Needs from the utility industry

Until recently, the utility industry didn’t consider electric vehicles to be a revenue driver, as they encompass only 1 percent of total vehicles in the U.S. However, that's changing, as the industry realized the electric vehicles market can help support integration of renewable energy.

In March, 36 of the nation’s largest utilities companies wrote a letter to Congress requesting a lift on the cap of electric vehicle tax credits. In this letter, they point out that electric vehicles will lead to cleaner air, make communities more sustainable, create American jobs and decrease our reliance on foreign oil. 

In March, 36 of the nation’s largest utilities companies wrote a letter to Congress requesting a lift on the cap of electric vehicle tax credits.
For e-mobility to become a reality, utility companies must enable "energy roaming." This is the process associated with charging cars and the impact that has on energy supply and demand. The Department of Energy’s Pacific Northwest National Laboratory discovered that the electric grid currently has the capacity to support more than 150 million electric vehicles.

Looking at fleets alone, semi-trucks can go 500 miles with one charge. As utility companies make moves to partner with carmakers for charging stations, we expect to see increasing numbers of electric vehicles on the roads.

The path to a greener future

Before long, mobility will become a service. Consumers will become "pro-sumers" as everything they are putting out in terms of energy will be able to be reused. Instead of relying on purchasing a car from a dealership and paying for gasoline, consumers will be able to use electric autonomous vehicles to move from place to place, saving energy and money.

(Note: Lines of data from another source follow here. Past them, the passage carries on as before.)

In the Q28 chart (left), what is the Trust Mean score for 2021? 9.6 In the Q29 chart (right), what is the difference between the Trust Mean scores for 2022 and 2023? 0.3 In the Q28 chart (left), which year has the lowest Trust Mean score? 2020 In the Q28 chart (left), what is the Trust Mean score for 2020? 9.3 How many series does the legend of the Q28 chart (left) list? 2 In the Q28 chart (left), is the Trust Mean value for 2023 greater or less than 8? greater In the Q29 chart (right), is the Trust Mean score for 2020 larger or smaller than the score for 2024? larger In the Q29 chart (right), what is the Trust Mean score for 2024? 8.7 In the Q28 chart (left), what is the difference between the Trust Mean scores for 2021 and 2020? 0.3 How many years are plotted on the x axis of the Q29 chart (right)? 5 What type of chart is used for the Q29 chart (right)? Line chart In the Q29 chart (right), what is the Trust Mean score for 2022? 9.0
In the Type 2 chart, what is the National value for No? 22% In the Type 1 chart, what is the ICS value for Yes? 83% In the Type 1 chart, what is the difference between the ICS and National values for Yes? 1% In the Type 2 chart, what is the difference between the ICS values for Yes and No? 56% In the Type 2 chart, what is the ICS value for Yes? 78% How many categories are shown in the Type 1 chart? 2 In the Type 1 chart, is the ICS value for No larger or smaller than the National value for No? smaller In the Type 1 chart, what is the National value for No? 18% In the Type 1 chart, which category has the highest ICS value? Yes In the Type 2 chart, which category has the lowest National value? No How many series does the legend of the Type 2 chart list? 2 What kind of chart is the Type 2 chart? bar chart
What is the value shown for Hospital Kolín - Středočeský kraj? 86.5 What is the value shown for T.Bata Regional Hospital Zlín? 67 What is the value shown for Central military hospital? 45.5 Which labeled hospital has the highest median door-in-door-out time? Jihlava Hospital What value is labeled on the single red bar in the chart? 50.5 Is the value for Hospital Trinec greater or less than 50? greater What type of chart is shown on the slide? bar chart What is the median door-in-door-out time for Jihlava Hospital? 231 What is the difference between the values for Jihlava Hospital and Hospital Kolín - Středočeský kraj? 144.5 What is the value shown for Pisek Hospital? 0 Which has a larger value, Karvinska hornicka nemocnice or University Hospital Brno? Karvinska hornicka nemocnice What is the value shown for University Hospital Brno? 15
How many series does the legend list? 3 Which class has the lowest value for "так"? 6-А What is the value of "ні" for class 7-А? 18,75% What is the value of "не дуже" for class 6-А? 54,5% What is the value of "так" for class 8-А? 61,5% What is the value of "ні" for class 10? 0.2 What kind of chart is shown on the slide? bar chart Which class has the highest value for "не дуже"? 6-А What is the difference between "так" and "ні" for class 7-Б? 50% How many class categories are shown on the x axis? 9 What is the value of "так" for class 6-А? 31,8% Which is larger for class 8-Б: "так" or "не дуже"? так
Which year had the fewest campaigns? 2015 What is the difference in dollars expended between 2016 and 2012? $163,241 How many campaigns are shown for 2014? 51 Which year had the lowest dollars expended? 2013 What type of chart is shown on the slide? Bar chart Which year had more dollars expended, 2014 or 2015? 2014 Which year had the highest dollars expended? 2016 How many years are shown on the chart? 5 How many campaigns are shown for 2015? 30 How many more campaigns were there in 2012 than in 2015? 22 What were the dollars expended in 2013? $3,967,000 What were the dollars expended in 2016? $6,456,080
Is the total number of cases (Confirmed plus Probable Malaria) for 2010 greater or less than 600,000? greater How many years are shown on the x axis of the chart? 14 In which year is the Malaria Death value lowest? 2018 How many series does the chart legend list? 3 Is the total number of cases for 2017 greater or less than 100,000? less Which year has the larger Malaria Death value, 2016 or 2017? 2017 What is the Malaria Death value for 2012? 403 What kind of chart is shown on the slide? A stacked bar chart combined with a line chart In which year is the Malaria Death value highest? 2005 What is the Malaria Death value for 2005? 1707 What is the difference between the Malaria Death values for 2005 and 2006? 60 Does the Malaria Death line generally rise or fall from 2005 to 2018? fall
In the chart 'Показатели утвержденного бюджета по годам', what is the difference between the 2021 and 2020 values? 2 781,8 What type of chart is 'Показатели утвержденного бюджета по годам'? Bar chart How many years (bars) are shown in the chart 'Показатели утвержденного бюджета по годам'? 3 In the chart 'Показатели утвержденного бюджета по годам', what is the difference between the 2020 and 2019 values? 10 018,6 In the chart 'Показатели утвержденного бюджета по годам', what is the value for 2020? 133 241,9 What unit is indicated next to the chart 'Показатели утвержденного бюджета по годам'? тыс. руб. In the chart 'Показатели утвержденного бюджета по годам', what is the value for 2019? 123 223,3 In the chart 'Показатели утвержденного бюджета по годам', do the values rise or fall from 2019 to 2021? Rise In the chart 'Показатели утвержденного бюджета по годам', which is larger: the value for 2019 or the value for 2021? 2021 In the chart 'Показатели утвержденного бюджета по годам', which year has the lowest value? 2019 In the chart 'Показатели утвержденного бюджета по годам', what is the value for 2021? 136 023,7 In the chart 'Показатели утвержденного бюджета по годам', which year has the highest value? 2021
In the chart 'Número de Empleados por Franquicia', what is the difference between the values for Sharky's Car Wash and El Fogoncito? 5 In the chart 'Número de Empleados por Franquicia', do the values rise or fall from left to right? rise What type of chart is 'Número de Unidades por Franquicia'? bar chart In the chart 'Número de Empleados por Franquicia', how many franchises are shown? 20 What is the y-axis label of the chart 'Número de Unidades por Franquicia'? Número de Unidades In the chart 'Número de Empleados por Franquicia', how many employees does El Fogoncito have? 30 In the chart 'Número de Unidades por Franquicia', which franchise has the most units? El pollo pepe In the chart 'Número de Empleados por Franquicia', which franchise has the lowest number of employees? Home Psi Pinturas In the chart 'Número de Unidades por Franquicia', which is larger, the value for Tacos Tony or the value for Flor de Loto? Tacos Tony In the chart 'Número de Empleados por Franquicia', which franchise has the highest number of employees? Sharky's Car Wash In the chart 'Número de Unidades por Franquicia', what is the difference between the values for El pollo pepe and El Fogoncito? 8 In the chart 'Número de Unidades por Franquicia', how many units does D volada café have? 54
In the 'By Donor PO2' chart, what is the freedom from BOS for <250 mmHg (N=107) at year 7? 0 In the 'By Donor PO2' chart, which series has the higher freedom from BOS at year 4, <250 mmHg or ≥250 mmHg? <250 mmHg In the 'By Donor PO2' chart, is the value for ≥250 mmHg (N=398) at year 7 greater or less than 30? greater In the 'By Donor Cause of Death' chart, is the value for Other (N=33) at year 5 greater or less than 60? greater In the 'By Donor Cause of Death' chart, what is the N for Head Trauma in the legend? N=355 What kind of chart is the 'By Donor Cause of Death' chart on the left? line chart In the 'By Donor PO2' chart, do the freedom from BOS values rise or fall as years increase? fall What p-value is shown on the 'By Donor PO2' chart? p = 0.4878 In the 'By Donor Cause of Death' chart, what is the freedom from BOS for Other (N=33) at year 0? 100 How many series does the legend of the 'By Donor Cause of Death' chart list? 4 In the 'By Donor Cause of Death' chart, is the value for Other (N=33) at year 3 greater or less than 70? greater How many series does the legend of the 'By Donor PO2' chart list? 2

In addition, as the population continues to increase, our appetite for travel will increase too. Whether it’s for work or for fun, getting from place to place efficiently is an important part of living in the 21st century. Innovations in next-generation technologies have granted us the opportunity to increase our adoption of electric vehicles and make the planet a greener place for generations to come. We expect the consumer demand for green initiatives, increased ease of use and growing involvement from the utilities industry to help drive widespread adoption of e-mobility.